Dessert is the best part of every meal… and rightly so. It’s the best way to round off a meal and enjoy the intimacy of back-slapping camaraderie. Though the word dessert figured in the Middle Ages, it’s importance as the “afters” of a main meal acquired acceptance from the 1900s.
What began as simple biscuits and cookies later turned into cupcakes and pastries and then to ice creams and fruit salads. With international borders blurring and food fusions ruling palates, the sweet serving has undergone phenomenal transformations.
Today, who would choose a cup of vanilla ice cream or a bowl of humble fruit salad as dessert? The dessert menu has expanded much and turned out to be quite confusing to choose from. With food specialties crossing the seas and invading homeland kitchens, foreign delicacies are no more alien to Gen-Now.

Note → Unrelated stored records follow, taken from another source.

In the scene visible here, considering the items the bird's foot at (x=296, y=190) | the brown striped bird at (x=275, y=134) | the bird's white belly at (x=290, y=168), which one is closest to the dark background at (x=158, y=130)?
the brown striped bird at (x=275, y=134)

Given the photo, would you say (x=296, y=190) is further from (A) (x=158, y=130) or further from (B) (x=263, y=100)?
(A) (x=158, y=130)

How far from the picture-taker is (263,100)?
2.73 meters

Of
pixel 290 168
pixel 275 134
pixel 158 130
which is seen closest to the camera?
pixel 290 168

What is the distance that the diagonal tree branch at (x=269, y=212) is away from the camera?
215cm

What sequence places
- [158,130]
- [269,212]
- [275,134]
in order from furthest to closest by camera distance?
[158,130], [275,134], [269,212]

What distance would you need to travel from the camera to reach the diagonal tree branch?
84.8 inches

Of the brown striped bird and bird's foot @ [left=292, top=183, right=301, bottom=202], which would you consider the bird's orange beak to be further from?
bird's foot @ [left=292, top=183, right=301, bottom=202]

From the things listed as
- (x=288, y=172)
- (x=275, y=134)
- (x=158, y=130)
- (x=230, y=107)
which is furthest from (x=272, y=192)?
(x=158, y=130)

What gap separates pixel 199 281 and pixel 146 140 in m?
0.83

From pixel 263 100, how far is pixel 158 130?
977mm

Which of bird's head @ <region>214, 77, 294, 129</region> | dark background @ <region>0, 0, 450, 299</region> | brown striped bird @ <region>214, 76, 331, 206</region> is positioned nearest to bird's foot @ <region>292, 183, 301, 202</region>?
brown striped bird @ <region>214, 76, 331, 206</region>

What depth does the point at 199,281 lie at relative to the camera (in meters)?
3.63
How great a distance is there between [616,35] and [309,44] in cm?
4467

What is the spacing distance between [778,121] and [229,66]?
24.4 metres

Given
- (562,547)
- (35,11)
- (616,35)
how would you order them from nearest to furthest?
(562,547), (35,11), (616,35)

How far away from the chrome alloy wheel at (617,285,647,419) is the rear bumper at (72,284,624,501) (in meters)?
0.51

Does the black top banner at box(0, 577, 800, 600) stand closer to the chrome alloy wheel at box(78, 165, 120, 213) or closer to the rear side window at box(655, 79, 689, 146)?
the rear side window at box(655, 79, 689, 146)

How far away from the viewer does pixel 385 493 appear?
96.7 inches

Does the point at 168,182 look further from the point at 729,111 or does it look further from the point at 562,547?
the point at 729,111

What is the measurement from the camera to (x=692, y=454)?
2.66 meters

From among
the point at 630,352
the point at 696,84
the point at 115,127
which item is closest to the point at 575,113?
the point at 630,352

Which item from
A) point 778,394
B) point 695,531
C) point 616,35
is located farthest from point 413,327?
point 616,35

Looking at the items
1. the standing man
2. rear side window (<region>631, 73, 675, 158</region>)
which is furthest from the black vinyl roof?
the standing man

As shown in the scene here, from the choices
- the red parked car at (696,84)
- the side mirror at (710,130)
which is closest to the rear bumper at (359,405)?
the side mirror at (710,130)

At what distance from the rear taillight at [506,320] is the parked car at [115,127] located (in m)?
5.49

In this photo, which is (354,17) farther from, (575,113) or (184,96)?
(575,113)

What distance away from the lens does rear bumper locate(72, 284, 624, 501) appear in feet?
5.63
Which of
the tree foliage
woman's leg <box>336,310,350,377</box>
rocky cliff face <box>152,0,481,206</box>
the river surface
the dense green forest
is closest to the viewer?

Ask them to name a few and out tumble words like tiramisu, panna cotta, pavlova, souffle, gateaux, molten lava, and an ocean of pudding names. Not enough with this, the Italian Gelato and Semifreddo have already seeped into the common lingo of Malayalis.
Tiramisu
The Italian Tiramisu is a classic among desserts. Tiramisu translates to “pick-me-up” in Italian. Mascarpone sauce, eggs and flavored sponge cake make up the main ingredients for this yummy after-meal delight.
Click here to find Tiramisu recipe
Panna cotta
Panna cotta too crossed over to India from Italy. “Panna” means cream and “Cotta”, cooking. Red sauce is Panna cotta’s traditionally served combination. The red and white of the dessert is a visual treat. Red sauce can be made from strawberry or pomegranate.